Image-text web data
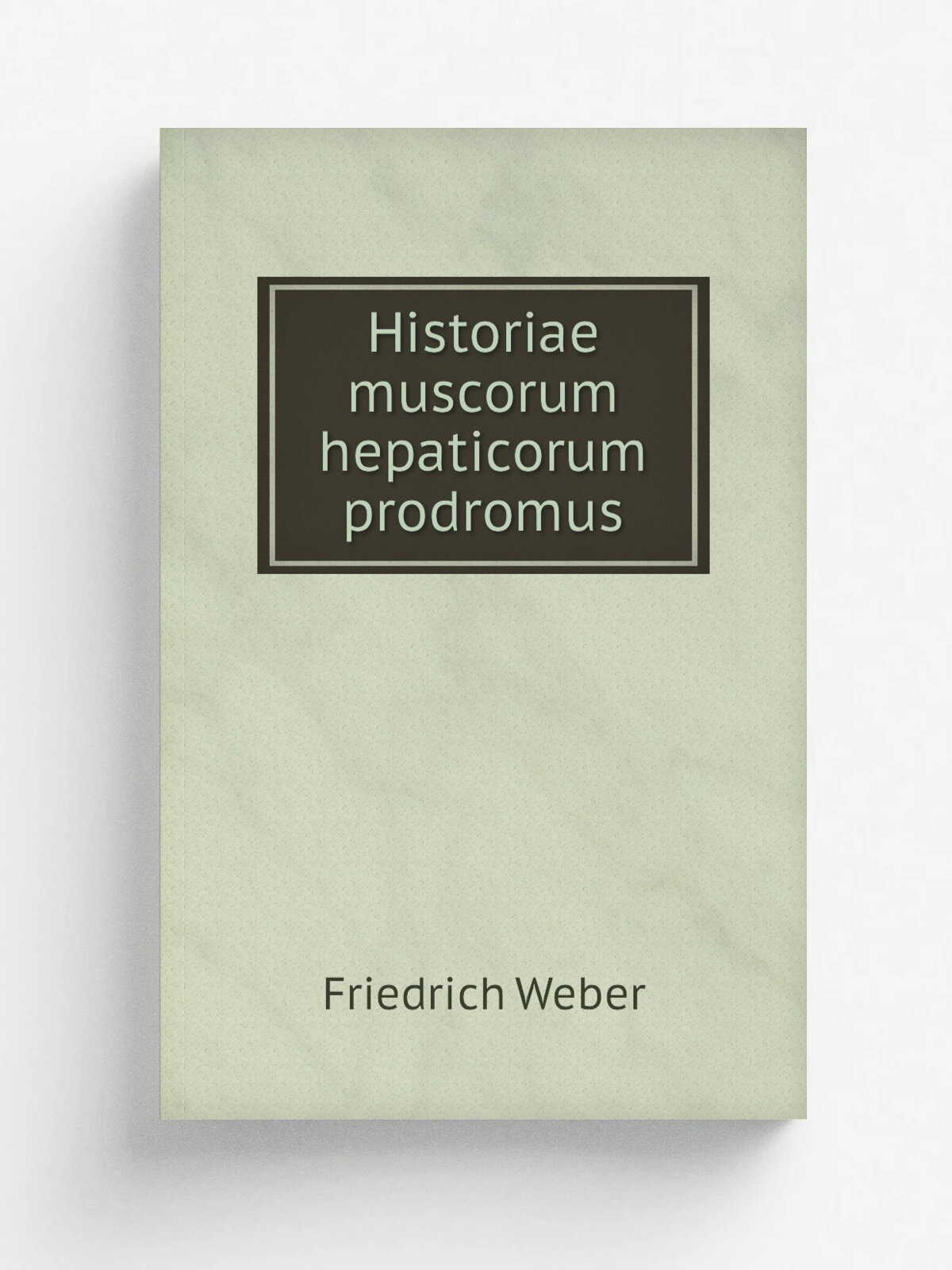 Historiae muscorum hepaticorum prodromus | Friedrich Weber | 1815 | Aug. Hesse | Репринт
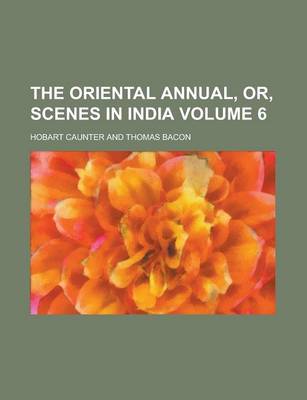 Book cover for The Oriental Annual, Or, Scenes in India Volume 6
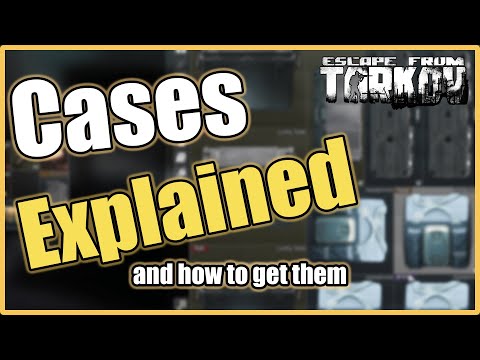 All cases explained Escape From Tarkov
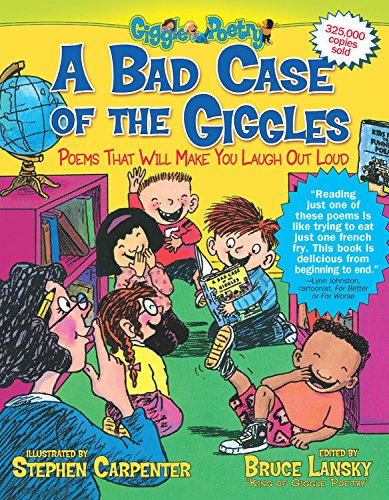 A Bad Case Of The Giggles : Kids Pick the Funniest Poems, Book #2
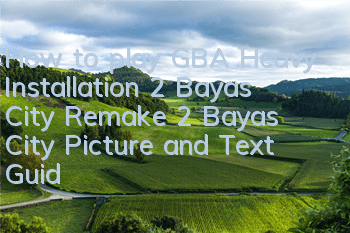 How to play GBA Heavy Installation 2 Bayas City (Remake 2 Bayas City Picture and Text Guide)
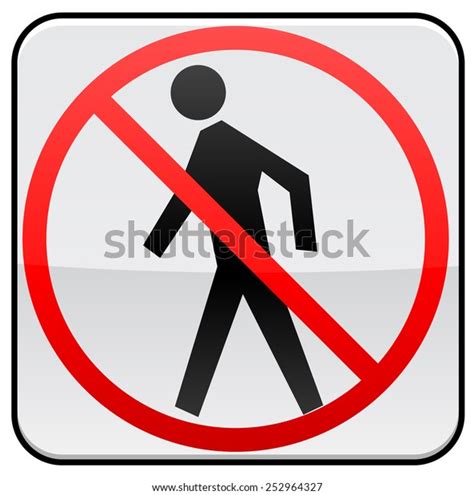 No Walking Sign Stock Vector (Royalty Free) 252964327 | Shutterstock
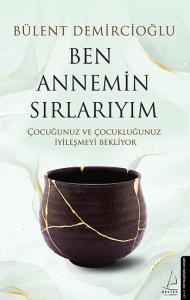 Ben Annemim Sırlarıyım Ben Annemim Sırlarıyım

TASK DESCRIPTION: Write out exactly, and nothing more than, the lines of the entries above from the line containing "All cases explained Escape From Tarkov" through the final line; omit any pictures.

TASK OUTPUT:
 All cases explained Escape From Tarkov
 A Bad Case Of The Giggles : Kids Pick the Funniest Poems, Book #2
 How to play GBA Heavy Installation 2 Bayas City (Remake 2 Bayas City Picture and Text Guide)
 No Walking Sign Stock Vector (Royalty Free) 252964327 | Shutterstock
 Ben Annemim Sırlarıyım Ben Annemim Sırlarıyım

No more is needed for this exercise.